During the 2023–24 season he made his debut with Fulham's reserve, in a 3–1 Premier League 2 loss to Leicester City on 29 September 2023.

In May 2024, he signed his first professional contract with Fulham.

He first appeared on the bench in an official senior game on 1 December 2024 during a 1–1 away draw against Tottenham.

During the 2025–26 season, he started appearing more regularly on the first team bench, but without coming on, mainly making headlines for the big clubs reported interested in signing him, with his contract at Fulham ending in the summer 2026.

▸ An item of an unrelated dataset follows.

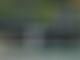 FP1: Rosberg tops practice as Vettel hits trouble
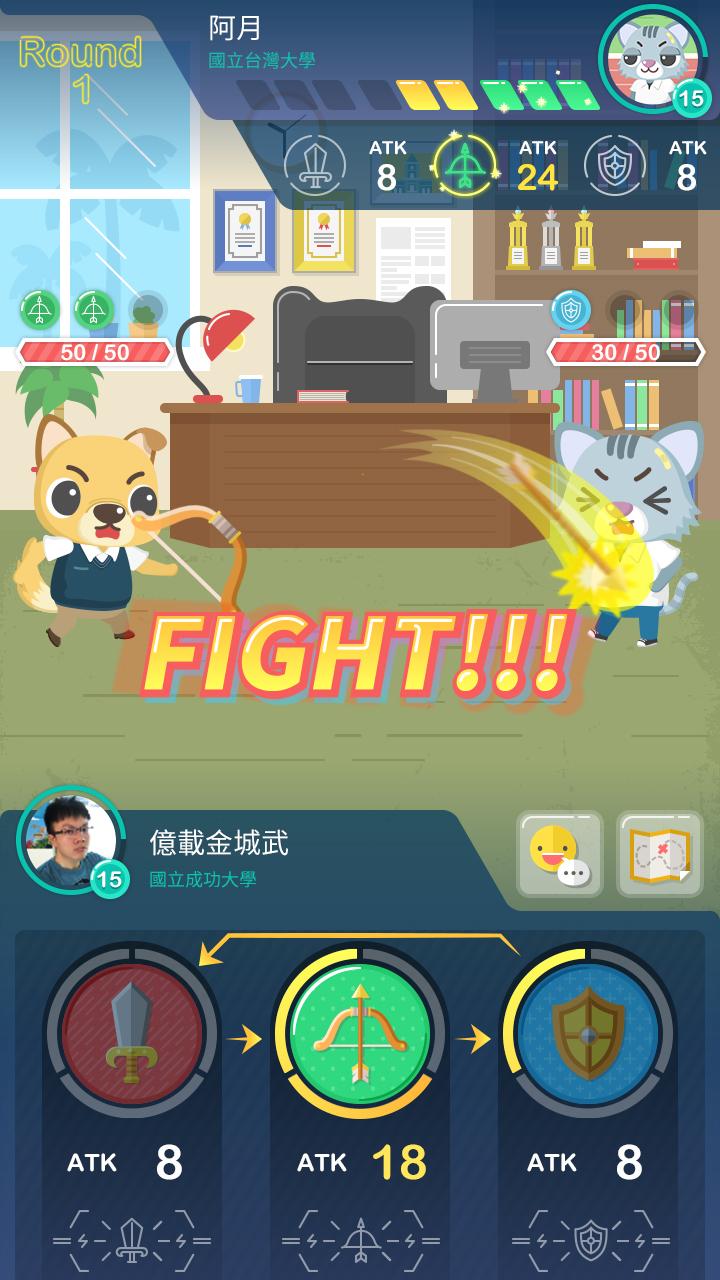 動物の生徒たちを率いて全国制覇を目指すカジュアルバトルRPG『ボケボケ学園戦』!【TGS2016】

In July 2026, Amissah signed a new contract with Fulham until 2029, with the club holding the option to extend it by a further twelve months to 2030.

On 30 August 2026, Amissah was loaned by Estoril Praia in the Portuguese top tier.

== International career ==

Born in England, Amissah also has Ghanean origins. He is a youth international for England, having played for the under-16 and under-17. With the later, along the likes of Ethan Nwaneri, Divine Mukasa or Mikey Moore, he was among the top performers in an English side that reached the quarter-finals at the 2024 Euro, suffering a penalty shootout exit against future winner Italy.

He then went on to establish himself as a regular with the under-18 and under-19 English teams.